Behaviorism and animal experimentation

To implement this concept and apply it to the study of human behavior, behavioral psychology uses a method first tested on animals.

E. L. Thorndike made enormous contributions to the study of animal behavior. His works still play a big role, including in the psychology of human behavior.

Thorndike discovered two main phenomena:

  • Animals learn only by trial and error;
  • During the course of research, a gradual reduction in unwanted behavior occurs in all animal species. Thorndike produced the same training schedule every time, regardless of which animal was studied.

Later, based on these studies, Watson came to the conclusion that using methods of studying animal psychology, it is possible to create laws that predict and control human behavior.

But the goal of behavioral psychology is not only to control behavior, but also to “create” it.

Pavlov's research

The most prominent studies on the formation of new behavior were and remain the works of I.P. Pavlov's dog conditioning.

Since 1914, Watson (the founder of behaviorism) began to be interested in the works of I.P. Pavlov on conditioning canine reflexes. Indeed, during his work, Pavlov established a whole set of laws about conditioning.

Conditioning is a form of relationship between a stimulus and a reflex (behavior).

It was Pavlov who discovered this phenomenon. In his research, he noticed that the smell of food, the sight of food, or even the sight of the person who usually brought the food was enough to cause dogs to salivate.

Pavlov called this phenomenon a conditioned reflex (or conditioned response), that is, a reflex that depends on environmental conditions.

Behavioral psychology - books

We offer you a list of 4 books that reveal the phenomenon of human behavior.

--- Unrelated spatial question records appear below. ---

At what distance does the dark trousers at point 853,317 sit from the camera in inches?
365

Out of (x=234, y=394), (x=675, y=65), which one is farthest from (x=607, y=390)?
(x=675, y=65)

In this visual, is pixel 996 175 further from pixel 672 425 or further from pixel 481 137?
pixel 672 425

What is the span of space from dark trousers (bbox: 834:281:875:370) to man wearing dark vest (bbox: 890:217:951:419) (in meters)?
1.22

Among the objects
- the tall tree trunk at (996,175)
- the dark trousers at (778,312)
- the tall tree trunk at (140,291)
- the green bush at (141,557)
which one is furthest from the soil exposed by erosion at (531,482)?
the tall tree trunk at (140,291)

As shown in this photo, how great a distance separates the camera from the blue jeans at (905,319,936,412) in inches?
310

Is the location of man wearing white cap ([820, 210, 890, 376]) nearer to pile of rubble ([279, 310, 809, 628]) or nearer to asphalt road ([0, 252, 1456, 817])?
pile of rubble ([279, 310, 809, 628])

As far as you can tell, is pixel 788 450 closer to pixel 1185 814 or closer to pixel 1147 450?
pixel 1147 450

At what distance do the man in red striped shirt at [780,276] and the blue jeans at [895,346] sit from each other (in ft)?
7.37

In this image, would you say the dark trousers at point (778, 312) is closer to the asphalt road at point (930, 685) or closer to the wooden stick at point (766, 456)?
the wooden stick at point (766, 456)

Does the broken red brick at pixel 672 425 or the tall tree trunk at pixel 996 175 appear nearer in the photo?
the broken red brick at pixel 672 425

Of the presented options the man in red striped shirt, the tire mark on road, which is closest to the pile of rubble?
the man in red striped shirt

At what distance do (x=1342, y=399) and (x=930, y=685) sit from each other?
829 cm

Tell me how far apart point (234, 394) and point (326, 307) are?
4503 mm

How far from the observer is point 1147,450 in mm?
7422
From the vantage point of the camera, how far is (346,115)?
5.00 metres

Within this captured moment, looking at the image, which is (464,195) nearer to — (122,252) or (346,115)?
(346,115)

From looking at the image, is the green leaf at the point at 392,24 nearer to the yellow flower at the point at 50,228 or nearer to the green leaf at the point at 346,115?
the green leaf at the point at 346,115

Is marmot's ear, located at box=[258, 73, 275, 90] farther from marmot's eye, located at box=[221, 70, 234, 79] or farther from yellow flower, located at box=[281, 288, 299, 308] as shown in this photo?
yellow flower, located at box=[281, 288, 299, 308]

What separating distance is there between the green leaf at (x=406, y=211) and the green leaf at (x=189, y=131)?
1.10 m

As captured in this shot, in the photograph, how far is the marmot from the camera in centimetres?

1. “Coping behavior. Current state and prospects” - a team of authors.

The book is addressed to a wide range of specialists interested in the adaptive capabilities of a person faced with difficult life situations.

2. “How to find the key to solving any situation. 30 rules for effective communication, conflict resolution, behavior management” - Larisa Bolshakova.

This book contains thirty new psychological techniques. How to avoid a conflict situation and find a compromise? How to find a key to any person? What to do to overcome aggression? And much more!

3. “Organizational behavior” - Lyudmila Zgonnik.

The book examines the essence of organizational behavior, various aspects of managing the behavior of individuals and groups in an organization.

4. “The power of habit. Why we live and work this way and not otherwise” - Charles Duhig.

Duhigg's observations and discoveries greatly complement and develop the ideas of Nobel Prize-winning economist Daniel Kahneman, author of the best-selling book Thinking Slow...Fast.

The book is recommended for reading to everyone who is working on themselves and wants to change their life!